▶ [Provided records]
########
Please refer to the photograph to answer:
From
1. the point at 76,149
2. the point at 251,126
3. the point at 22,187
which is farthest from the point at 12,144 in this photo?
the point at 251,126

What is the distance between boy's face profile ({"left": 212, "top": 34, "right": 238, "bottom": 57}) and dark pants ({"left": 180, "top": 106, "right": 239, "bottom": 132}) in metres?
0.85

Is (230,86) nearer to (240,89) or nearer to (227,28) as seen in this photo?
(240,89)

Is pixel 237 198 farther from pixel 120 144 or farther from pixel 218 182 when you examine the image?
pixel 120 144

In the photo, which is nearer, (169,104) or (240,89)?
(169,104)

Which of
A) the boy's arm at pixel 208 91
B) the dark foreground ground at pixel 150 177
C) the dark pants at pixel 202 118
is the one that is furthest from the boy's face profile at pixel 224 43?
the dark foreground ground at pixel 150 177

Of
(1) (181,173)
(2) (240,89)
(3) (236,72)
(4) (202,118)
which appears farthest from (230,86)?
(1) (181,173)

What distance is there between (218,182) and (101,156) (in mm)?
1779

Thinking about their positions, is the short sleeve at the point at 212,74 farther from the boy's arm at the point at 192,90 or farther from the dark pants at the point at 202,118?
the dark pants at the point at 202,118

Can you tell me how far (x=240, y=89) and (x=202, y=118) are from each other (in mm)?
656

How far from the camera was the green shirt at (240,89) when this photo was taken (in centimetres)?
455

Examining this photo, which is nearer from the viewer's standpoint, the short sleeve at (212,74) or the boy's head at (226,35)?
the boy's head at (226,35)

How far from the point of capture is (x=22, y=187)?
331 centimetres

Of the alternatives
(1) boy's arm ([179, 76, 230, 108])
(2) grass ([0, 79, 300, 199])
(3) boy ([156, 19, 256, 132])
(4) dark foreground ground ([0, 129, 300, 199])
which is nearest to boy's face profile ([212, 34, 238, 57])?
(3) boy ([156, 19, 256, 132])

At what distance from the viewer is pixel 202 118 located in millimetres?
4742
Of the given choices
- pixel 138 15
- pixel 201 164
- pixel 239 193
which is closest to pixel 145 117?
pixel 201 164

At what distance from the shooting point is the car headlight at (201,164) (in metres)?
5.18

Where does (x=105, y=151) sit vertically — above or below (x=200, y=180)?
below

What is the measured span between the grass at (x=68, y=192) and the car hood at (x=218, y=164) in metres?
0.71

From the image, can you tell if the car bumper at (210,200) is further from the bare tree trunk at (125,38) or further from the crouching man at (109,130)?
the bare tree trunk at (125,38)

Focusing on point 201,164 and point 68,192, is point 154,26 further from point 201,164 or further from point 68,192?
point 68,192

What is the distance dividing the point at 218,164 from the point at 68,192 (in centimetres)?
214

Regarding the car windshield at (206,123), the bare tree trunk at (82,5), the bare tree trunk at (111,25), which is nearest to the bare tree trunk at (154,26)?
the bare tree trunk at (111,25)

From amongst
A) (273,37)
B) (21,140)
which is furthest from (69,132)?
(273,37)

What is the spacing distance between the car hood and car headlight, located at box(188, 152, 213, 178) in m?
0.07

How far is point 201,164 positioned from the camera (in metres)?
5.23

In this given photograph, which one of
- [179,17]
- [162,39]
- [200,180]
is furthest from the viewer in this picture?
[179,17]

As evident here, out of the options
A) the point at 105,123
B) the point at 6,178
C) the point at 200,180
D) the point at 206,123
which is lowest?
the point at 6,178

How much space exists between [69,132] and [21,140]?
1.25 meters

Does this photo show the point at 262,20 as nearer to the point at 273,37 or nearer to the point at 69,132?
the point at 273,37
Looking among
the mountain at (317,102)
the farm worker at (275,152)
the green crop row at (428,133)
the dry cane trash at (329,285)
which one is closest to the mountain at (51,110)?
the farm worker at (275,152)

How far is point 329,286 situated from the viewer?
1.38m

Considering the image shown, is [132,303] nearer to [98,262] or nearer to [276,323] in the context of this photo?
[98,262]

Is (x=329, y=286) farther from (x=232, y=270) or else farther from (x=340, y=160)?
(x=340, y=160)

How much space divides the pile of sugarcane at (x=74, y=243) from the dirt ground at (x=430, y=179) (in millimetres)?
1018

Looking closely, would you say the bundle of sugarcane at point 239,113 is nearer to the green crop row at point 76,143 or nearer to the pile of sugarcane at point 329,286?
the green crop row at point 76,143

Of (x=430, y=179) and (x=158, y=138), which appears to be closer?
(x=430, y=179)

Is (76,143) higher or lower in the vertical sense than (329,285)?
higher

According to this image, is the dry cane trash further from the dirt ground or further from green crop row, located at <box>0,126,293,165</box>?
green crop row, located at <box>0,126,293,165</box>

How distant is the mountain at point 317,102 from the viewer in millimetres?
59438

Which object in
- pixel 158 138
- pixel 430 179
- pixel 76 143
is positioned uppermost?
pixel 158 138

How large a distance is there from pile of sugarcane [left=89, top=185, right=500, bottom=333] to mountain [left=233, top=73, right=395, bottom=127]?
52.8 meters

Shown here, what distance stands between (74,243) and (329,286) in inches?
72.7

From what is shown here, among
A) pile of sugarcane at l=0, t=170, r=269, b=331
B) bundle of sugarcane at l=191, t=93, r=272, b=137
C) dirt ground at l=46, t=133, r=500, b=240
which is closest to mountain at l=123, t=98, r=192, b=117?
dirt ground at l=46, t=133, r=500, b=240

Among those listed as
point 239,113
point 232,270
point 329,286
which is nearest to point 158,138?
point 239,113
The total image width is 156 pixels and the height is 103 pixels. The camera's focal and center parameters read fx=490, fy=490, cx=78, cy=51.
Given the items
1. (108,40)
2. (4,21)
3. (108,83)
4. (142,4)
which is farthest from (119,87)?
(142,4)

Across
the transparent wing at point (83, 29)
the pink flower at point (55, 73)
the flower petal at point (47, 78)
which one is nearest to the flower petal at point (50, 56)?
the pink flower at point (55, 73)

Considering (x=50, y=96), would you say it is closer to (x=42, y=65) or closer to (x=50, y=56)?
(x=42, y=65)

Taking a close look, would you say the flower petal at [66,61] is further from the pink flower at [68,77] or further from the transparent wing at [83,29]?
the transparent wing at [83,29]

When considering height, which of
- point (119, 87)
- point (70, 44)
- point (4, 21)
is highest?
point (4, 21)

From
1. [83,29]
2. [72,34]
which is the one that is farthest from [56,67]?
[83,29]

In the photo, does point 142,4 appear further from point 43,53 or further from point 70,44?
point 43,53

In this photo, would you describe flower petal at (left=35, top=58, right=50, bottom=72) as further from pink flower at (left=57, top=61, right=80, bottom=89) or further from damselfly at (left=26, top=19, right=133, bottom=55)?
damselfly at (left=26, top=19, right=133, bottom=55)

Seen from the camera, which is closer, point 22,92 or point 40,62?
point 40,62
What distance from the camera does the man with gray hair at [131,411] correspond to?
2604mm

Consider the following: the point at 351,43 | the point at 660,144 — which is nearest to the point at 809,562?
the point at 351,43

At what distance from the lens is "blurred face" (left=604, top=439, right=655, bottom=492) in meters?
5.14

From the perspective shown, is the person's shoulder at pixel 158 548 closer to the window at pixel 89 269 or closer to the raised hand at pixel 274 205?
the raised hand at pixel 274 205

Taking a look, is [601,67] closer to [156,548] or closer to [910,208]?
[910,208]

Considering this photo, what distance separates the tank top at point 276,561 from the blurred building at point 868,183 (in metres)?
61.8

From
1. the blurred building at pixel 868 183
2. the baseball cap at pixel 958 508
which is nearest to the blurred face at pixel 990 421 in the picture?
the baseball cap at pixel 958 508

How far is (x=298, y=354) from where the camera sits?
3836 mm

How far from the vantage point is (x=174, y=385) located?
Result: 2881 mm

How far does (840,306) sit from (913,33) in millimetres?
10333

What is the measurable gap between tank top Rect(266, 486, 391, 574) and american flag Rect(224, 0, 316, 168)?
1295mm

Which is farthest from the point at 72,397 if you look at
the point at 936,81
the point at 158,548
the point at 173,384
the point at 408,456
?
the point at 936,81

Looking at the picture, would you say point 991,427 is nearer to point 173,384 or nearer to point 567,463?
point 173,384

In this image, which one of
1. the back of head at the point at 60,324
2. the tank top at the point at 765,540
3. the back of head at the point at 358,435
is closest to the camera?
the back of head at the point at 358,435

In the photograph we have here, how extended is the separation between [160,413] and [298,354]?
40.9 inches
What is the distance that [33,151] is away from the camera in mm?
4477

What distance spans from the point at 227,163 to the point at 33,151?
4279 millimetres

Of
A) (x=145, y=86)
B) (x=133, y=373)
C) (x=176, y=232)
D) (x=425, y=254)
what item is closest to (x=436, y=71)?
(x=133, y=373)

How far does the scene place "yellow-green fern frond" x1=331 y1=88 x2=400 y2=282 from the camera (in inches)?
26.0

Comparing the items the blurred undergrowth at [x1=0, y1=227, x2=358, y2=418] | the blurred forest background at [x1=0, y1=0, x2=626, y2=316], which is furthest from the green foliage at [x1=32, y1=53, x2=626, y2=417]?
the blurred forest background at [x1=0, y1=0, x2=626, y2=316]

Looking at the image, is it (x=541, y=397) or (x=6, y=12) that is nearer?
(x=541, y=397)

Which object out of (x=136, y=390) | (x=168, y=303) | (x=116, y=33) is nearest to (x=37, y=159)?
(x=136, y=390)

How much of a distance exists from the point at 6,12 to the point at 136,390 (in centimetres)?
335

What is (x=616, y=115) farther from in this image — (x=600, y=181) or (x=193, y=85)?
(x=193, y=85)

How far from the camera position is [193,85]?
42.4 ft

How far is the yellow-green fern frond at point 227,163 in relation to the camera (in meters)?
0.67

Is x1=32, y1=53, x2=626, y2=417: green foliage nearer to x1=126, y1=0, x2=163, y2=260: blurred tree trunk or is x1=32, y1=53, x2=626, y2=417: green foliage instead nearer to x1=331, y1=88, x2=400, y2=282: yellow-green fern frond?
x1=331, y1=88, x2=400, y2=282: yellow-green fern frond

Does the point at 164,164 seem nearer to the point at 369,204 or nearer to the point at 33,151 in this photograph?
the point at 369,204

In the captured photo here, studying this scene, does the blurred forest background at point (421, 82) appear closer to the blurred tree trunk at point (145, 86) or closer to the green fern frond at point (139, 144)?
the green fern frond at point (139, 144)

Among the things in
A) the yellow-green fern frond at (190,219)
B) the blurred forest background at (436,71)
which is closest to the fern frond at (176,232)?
########
▶ [Required work] Write out, word for word, the line containing "Does the point" and every line after it to the end of the data above.

▶ [Solution to this task]
Does the point at 164,164 seem nearer to the point at 369,204 or nearer to the point at 33,151 in this photograph?
the point at 369,204

In the captured photo here, studying this scene, does the blurred forest background at point (421, 82) appear closer to the blurred tree trunk at point (145, 86) or closer to the green fern frond at point (139, 144)?
the green fern frond at point (139, 144)

Among the things in
A) the yellow-green fern frond at (190,219)
B) the blurred forest background at (436,71)
which is closest to the fern frond at (176,232)?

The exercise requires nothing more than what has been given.